◆ **TO DO**
Without the pictures, set down every record below exactly as it reads.

[Records from a data source]
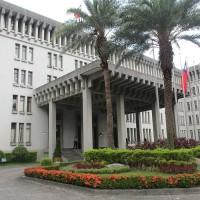 台灣政府續推參與聯合國案 外交部促請國際社會正視2350萬人權益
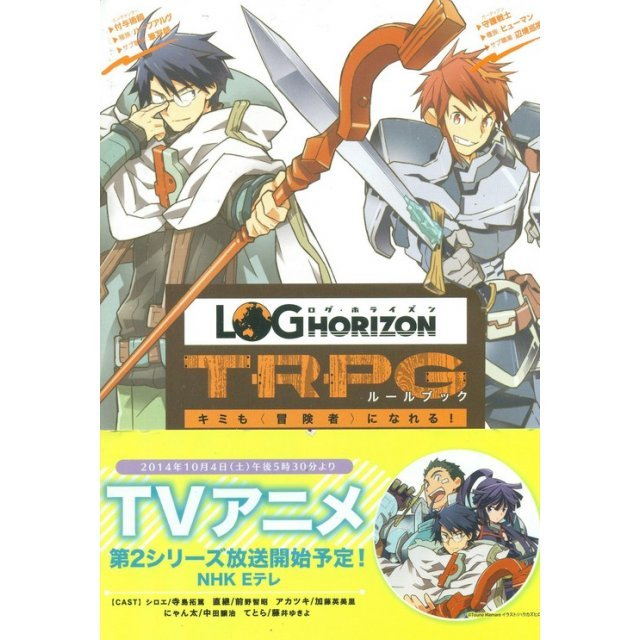 Log Horizon TRPG Rule Book - Kimi Mo Bokensha ni Nareru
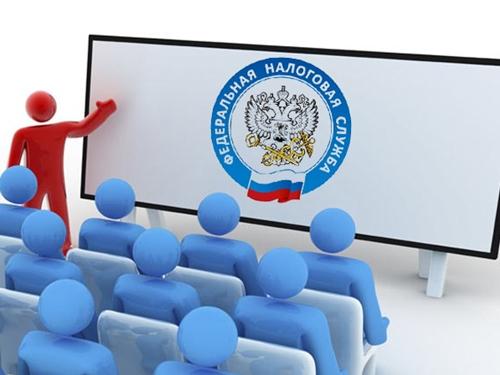 В ноябре ИФНС приглашает на семинары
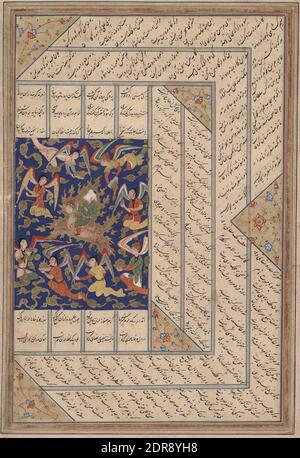 The Prophet Muhammad Ascends to theHeavens, 17thcentury, Ink, opaque watercolor, and gold on paper, sheet: 10 5/16 × 7 1/4 in. (26.2 × 18.4 cm), The three poems accompanying this painting describe the prophet Muhammad's journey to Jerusalem and Mecca, after which he ascended to heaven accompanied by angels and riding Buraq, a mythical horse with a human face. The use of a veil to cover the prophet's face is a Safavidconvention., Iranian/Persian,Islamic, Safavid dynasty(1501–1722), Works on Paper -Manuscripts - Stock Image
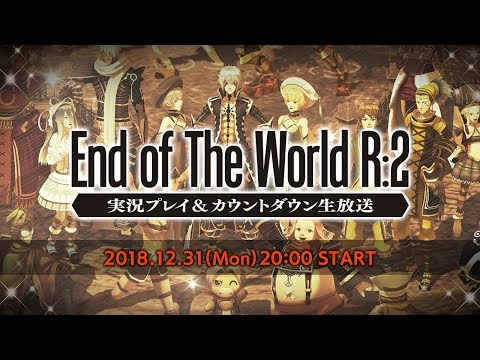 End of The World R:2 実況プレイ&カウントダウン生放送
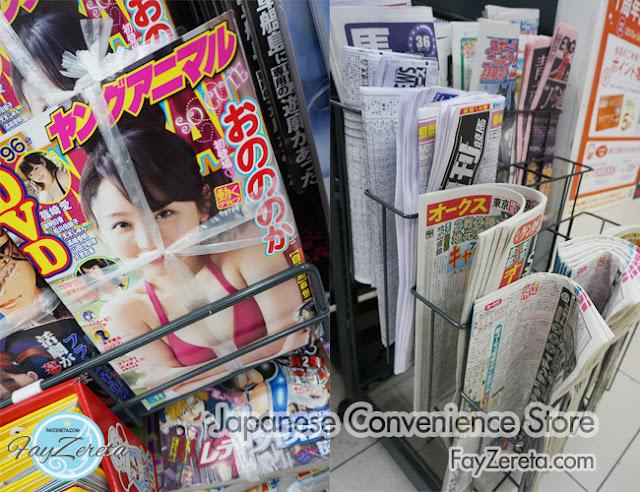 convenience store japan-2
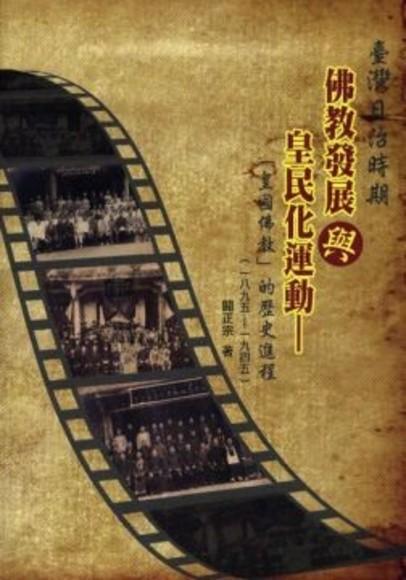 臺灣日治時期佛教發展與皇民化運動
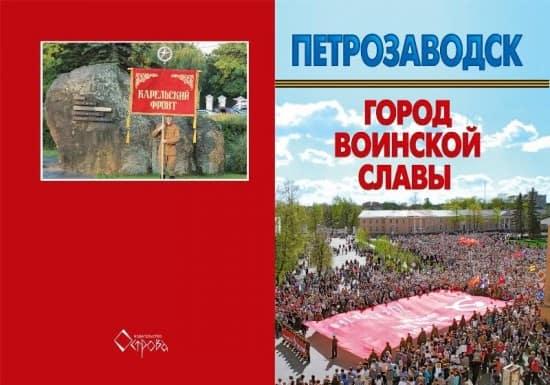 Петрозаводск - город воинской славы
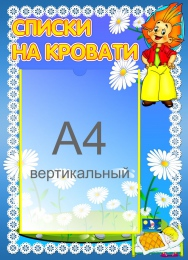 Купить Стенд Списки на кровати для группы Знайка 350*480 мм в России от 700.00 ₽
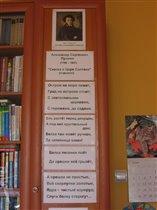 Стихи-плакаты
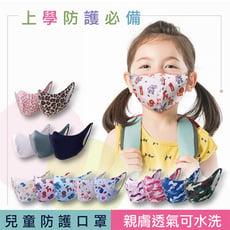 【SK四季口罩】兒童口罩-台灣製/機能面料/親膚透氣/可水洗重複使用/經CNS標準檢測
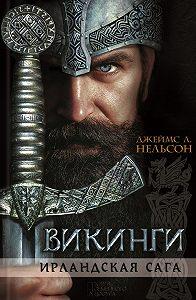 Джеймс Нельсон -Викинги. Ирландская сага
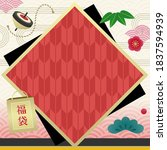 japanese new year sale ad... | Shutterstock .eps vector #1837594939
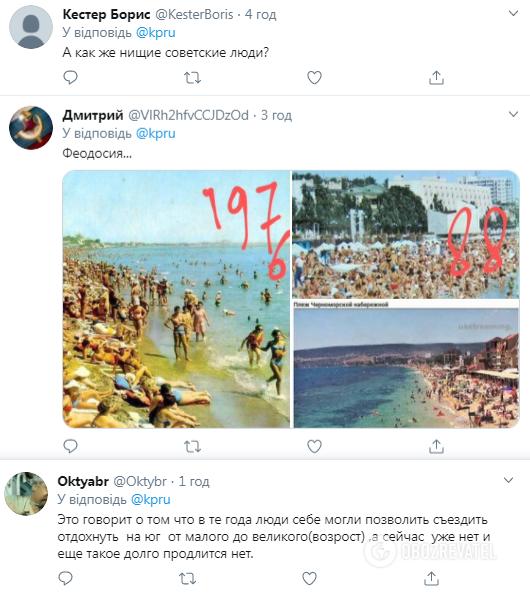 Коментарі користувачів Twitter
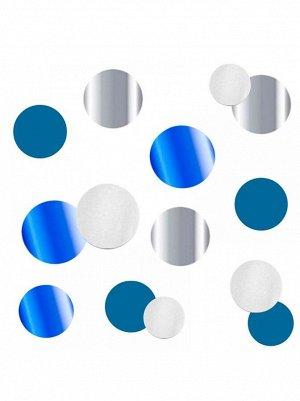 Конфетти 30 гр 2,5 см Круги Микс нежно-голубые фольгированные, бумажные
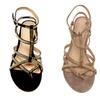Envy Citroen Sandals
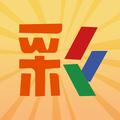 台湾福利彩app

◆ **SOLVED PROBLEM**
 台灣政府續推參與聯合國案 外交部促請國際社會正視2350萬人權益
 Log Horizon TRPG Rule Book - Kimi Mo Bokensha ni Nareru
 В ноябре ИФНС приглашает на семинары
 The Prophet Muhammad Ascends to theHeavens, 17thcentury, Ink, opaque watercolor, and gold on paper, sheet: 10 5/16 × 7 1/4 in. (26.2 × 18.4 cm), The three poems accompanying this painting describe the prophet Muhammad's journey to Jerusalem and Mecca, after which he ascended to heaven accompanied by angels and riding Buraq, a mythical horse with a human face. The use of a veil to cover the prophet's face is a Safavidconvention., Iranian/Persian,Islamic, Safavid dynasty(1501–1722), Works on Paper -Manuscripts - Stock Image
 End of The World R:2 実況プレイ&カウントダウン生放送
 convenience store japan-2
 臺灣日治時期佛教發展與皇民化運動
 Петрозаводск - город воинской славы
 Купить Стенд Списки на кровати для группы Знайка 350*480 мм в России от 700.00 ₽
 Стихи-плакаты
 【SK四季口罩】兒童口罩-台灣製/機能面料/親膚透氣/可水洗重複使用/經CNS標準檢測
 Джеймс Нельсон -Викинги. Ирландская сага
 japanese new year sale ad... | Shutterstock .eps vector #1837594939
 Коментарі користувачів Twitter
 Конфетти 30 гр 2,5 см Круги Микс нежно-голубые фольгированные, бумажные
Envy Citroen Sandals
 台湾福利彩app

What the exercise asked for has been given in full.